YOUR ASSIGNMENT: Write out exactly the lines from the first line of the records below through the line that contains "category: gazellegrants", and stop there.

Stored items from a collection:

________

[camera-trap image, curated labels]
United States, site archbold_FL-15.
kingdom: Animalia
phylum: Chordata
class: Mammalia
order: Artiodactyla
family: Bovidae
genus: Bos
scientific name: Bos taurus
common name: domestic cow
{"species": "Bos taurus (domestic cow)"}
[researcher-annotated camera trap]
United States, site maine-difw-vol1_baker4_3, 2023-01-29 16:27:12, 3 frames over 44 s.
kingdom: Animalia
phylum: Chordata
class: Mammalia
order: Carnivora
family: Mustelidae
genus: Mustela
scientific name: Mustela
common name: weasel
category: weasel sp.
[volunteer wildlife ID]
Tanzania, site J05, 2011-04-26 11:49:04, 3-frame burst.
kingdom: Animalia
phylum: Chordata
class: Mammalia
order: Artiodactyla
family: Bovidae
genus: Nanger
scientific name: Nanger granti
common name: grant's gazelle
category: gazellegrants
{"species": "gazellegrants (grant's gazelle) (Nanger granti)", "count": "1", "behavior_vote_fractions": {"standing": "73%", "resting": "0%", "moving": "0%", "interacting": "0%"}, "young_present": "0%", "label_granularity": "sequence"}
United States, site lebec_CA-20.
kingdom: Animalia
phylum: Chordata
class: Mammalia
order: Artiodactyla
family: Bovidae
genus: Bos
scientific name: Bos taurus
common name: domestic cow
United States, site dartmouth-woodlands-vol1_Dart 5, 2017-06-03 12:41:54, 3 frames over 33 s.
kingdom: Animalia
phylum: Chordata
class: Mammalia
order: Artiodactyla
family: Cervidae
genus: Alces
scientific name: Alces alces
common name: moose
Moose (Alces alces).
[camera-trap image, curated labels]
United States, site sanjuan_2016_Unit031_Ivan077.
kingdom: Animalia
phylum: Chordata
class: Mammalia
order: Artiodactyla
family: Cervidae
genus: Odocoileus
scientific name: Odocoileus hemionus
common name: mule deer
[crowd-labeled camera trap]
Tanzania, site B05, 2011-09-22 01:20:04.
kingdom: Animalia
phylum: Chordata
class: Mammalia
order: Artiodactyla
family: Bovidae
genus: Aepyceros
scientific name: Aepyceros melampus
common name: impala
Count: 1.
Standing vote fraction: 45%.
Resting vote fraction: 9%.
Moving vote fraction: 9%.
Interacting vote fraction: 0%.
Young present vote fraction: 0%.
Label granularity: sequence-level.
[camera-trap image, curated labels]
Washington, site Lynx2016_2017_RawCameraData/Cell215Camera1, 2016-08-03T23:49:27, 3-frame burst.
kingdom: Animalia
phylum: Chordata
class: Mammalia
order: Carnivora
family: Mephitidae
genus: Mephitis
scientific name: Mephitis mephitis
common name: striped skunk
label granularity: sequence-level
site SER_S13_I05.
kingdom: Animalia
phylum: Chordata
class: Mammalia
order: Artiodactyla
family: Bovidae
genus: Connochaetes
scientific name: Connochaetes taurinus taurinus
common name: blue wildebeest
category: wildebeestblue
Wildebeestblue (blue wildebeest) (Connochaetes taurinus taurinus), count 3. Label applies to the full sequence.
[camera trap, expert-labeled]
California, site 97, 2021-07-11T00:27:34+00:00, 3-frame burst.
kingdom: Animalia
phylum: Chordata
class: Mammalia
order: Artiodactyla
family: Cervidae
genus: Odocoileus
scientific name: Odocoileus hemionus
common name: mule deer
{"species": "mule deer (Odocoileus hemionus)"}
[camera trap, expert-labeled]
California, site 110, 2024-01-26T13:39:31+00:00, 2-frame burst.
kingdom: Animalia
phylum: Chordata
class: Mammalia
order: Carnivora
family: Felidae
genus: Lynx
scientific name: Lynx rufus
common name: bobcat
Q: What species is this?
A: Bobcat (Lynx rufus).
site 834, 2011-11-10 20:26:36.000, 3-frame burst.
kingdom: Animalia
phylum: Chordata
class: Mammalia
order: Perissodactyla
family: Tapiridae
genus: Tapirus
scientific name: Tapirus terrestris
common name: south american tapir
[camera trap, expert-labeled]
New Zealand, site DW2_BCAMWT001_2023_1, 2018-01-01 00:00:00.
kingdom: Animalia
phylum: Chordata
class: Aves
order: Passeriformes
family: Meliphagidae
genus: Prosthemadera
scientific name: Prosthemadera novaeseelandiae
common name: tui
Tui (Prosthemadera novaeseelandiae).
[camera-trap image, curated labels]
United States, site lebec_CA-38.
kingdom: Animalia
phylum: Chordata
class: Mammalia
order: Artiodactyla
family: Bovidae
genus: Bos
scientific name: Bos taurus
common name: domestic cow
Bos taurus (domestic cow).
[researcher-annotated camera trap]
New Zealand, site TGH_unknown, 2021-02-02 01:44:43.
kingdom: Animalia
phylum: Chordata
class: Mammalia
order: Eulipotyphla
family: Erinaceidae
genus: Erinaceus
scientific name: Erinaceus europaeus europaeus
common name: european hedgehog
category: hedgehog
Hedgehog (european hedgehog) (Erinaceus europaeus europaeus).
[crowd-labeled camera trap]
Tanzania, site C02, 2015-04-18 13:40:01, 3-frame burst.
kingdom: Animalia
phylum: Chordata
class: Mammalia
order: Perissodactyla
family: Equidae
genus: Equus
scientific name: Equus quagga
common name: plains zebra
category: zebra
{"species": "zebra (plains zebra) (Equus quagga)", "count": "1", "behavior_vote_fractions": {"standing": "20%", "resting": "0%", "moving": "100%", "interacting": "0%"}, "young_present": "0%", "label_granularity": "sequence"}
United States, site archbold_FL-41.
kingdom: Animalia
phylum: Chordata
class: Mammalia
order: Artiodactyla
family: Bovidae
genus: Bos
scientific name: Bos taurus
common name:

________

TASK RESULT:
[camera-trap image, curated labels]
United States, site archbold_FL-15.
kingdom: Animalia
phylum: Chordata
class: Mammalia
order: Artiodactyla
family: Bovidae
genus: Bos
scientific name: Bos taurus
common name: domestic cow
{"species": "Bos taurus (domestic cow)"}
[researcher-annotated camera trap]
United States, site maine-difw-vol1_baker4_3, 2023-01-29 16:27:12, 3 frames over 44 s.
kingdom: Animalia
phylum: Chordata
class: Mammalia
order: Carnivora
family: Mustelidae
genus: Mustela
scientific name: Mustela
common name: weasel
category: weasel sp.
[volunteer wildlife ID]
Tanzania, site J05, 2011-04-26 11:49:04, 3-frame burst.
kingdom: Animalia
phylum: Chordata
class: Mammalia
order: Artiodactyla
family: Bovidae
genus: Nanger
scientific name: Nanger granti
common name: grant's gazelle
category: gazellegrants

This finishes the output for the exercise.